Kişi genellikle burundan nefes alır. Hijyen açısından bu oldukça haklı. Dar kıvrımlı burun geçitlerinden geçen hava ısınır, nemlendirilir, tozdan arındırılır. Ancak burundan nefes almaya karşı direncin ağızdan nefes almaya göre 2-2,5 kat daha fazla olduğu unutulmamalıdır. Sonuç olarak, küçük bir fiziksel aktivite sırasında, örneğin, koşarken, sıradan yürüyüş sırasında olduğu gibi sakin bir şekilde nefes alabiliyorsanız, o zaman yoğun kas çalışması, özellikle hızlı koşma sırasında, burun mukozasının daha bol kan tedarikine bağlı olduğu ve artan fonksiyon mukoza zarları olduğu gibi şişer, sadece burundan nefes almak imkansız hale gelir. Ve desteklemek için
uygun bir pulmoner ventilasyon seviyesi için, burundan ve yarı açık ağızdan aynı anda hava soluması tavsiye edilir.Koşma hızı çok yüksek değilse, burundan nefes almak ve ağızdan nefes vermek daha iyidir.
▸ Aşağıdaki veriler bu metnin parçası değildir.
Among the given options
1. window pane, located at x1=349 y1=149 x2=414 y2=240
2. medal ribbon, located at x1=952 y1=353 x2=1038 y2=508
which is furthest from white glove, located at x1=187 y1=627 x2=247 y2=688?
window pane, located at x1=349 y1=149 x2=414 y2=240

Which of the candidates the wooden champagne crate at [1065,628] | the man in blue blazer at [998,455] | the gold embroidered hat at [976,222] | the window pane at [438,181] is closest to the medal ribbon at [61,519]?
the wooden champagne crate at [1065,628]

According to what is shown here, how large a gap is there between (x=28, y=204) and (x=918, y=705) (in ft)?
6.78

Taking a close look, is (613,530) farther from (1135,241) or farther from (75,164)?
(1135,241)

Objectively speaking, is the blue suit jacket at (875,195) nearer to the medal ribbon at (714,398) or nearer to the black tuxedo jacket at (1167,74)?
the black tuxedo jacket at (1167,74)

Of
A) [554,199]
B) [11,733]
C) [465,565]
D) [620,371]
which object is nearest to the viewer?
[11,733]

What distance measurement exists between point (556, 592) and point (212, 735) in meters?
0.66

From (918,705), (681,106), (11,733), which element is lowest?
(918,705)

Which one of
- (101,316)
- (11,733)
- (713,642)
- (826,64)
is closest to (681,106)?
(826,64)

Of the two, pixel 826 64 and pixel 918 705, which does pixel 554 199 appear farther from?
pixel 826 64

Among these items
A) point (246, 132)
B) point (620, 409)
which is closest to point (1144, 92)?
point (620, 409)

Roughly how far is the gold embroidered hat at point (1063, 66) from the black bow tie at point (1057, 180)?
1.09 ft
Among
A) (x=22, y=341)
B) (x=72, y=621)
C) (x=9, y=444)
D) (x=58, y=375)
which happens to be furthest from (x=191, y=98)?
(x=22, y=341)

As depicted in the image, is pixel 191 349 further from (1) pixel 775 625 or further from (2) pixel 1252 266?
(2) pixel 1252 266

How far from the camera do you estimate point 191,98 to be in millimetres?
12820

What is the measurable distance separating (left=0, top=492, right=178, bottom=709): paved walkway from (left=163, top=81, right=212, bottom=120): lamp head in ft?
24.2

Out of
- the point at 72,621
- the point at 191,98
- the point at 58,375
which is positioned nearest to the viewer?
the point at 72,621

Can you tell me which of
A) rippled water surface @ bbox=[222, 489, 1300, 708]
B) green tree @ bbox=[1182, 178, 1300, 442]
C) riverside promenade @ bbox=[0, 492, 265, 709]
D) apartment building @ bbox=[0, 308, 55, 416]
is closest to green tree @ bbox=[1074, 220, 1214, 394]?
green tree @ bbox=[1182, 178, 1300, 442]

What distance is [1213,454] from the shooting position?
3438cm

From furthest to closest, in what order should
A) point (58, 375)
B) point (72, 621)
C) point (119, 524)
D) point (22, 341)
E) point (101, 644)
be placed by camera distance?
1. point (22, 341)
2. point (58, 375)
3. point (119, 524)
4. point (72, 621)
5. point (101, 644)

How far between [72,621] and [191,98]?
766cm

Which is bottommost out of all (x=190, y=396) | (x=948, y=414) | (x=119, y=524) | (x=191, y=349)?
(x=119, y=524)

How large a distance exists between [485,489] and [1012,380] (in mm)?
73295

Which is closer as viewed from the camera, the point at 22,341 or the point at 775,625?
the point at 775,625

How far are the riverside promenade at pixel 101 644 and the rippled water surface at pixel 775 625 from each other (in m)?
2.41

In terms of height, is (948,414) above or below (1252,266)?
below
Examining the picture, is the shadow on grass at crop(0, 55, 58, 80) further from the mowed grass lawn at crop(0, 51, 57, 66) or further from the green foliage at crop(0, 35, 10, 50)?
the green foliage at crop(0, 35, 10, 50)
Fiziksel egzersizler yaparken, ekshalasyona vurgu yaparak derin ve ritmik nefes almanız önerilir. Bu, yetersiz havalandırılan alt akciğerlerden havanın çıkarılmasına yardımcı olur. Düzenli olarak koşan insanlar, adımların hızına karşılık gelen belirli bir nefes alma ritmi geliştirirler. Her inhalasyon ve her ekshalasyon için adım sayısı iki ila dört arasında değişir.
Sistematik fiziksel egzersizlerin solunum sistemi üzerinde çok olumlu bir etkisi vardır, aktivitesini belirgin şekilde güçlendirir ve iyileştirir. Solunum kaslarında önemli bir gelişme vardır. 5000-7000 ml'ye ulaşabilen akciğerlerin yaşamsal kapasitesinin değeri artar. Sözde hayati gösterge de artar - 1 kg vücut ağırlığı başına hesaplanan VC değeri. Maksimum oksijen borcunun göstergeleri de artmaktadır.
Solunum fonksiyonlarının tasarrufuna dikkat etmek özellikle önemlidir. Böylece, istirahatte bir azalma (dakikada 6-8 nefes) ve solunum derinliğinde 700-800 ml'ye bir artış olur. Eğitimli kişilerde standart çalışma yapılırken, solunum fonksiyonunun daha hızlı normalleşmesi gözlenir. Ancak aşırı çalışma sırasında, yüksek eğitimli sporcular, geniş solunum rezervleri sayesinde dakikada 5-6 litreye kadar oksijen tüketebilirler.
Bu nedenle, sistematik fiziksel egzersiz, insan sağlığını ve performansını sağlayan solunum sistemini güçlendirmenin mükemmel bir yoludur. Ve bu konuda en etkili olanları yüzmek, koşmak, kayak yapmak, kürek çekmek, bisiklete binmek, paten yapmak, Kuzey disiplini yürüyüşü.
Mutfakta soluduğumuz şeyler
Hijyenistler, sıradan bir ev mutfağının havasında gazın eksik ve tam yanmasından kaynaklanan toksik ürünlerin içeriğini belirlediler. Ölçümler farklı koşullarda gerçekleştirildi - açık ve kapalı kapılar, menfezler, havalandırma cihazları, fan açık ve kapalı olarak. Mutfak havalandırılmazsa, iki gaz brülörünü iki saat yaktıktan sonra içindeki zararlı maddelerin konsantrasyonunun, endüstriyel tesislerin çalışma alanları için izin verilen maksimum konsantrasyondan 6-7 kat daha yüksek olduğu ortaya çıktı. Araştırmalar, mutfaktaki havayı temizlemenin en iyi yolunun basit bir önlem olduğunu göstermiştir - gaz açıkken pencereyi her zaman açık tutmak.